Trovare qualcun altro vivo sembra ormai impossibile. Troppo grande la mole di detriti che ha travolto gli escursionisti («un condominio di ghiaccio» l’ha definita il governatore del Veneto Luca Zaia al suo arrivo a Canazei, visibilmente commosso per il tributo altissimo pagato dai cittadini veneti coinvolti nella tragedia), troppo violenta la velocità con cui la massa di ghiaccio e massi è corsa giù per la montagna, fino a 300 chilometri all’ora e troppo difficile le operazioni di soccorso, rallentate – sembra una beffa – dall’ondata di maltempo che proprio ieri mattina ha paralizzato la Val di Fassa. Si spera ancora, invece, per gli 8 feriti portati in salvo subito dopo l’incidente, tre dei quali gravissimi: due cittadini tedeschi, come ha confermato il ministro degli Esteri a Berlino, ricoverati in terapia intensiva a Belluno (si tratta di un uomo di 67 anni e di una donna di 58 anni, entrambi in prognosi riservata).
E poi un terzo uomo, di quarant’anni circa, che lotta per la vita a Treviso: nessuno l’ha ancora riconosciuto, anche per le condizioni devastanti del suo corpo all’accesso in Pronto soccorso, che hanno reso quasi impossibile persino togliergli di dosso i vestiti che indossava.
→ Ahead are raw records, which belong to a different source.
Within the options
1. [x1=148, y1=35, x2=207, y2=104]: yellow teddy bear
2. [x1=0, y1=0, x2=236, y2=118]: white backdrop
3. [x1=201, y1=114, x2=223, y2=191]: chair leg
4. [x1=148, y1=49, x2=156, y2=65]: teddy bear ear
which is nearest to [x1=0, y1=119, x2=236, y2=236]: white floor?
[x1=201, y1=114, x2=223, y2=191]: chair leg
Gli altri, meno gravi, sono a Trento: una donna di Pergine Valsugana di 29 anni, in Rianimazione; un’altra di Como, 51 anni, ricoverata in reparto, a cui si aggiungono un 27enne di Barbarano Mossano (Vicenza), inizialmente portato in ospedale a Cavalese e poi trasferito al Santa Chiara. In condizioni stabili, anche lui ricoverato in reparto, un 33enne di Pergine Valsugana (Trento) che inizialmente era stato portato a Bolzano ed ora è in Rianimazione, sempre a Trento.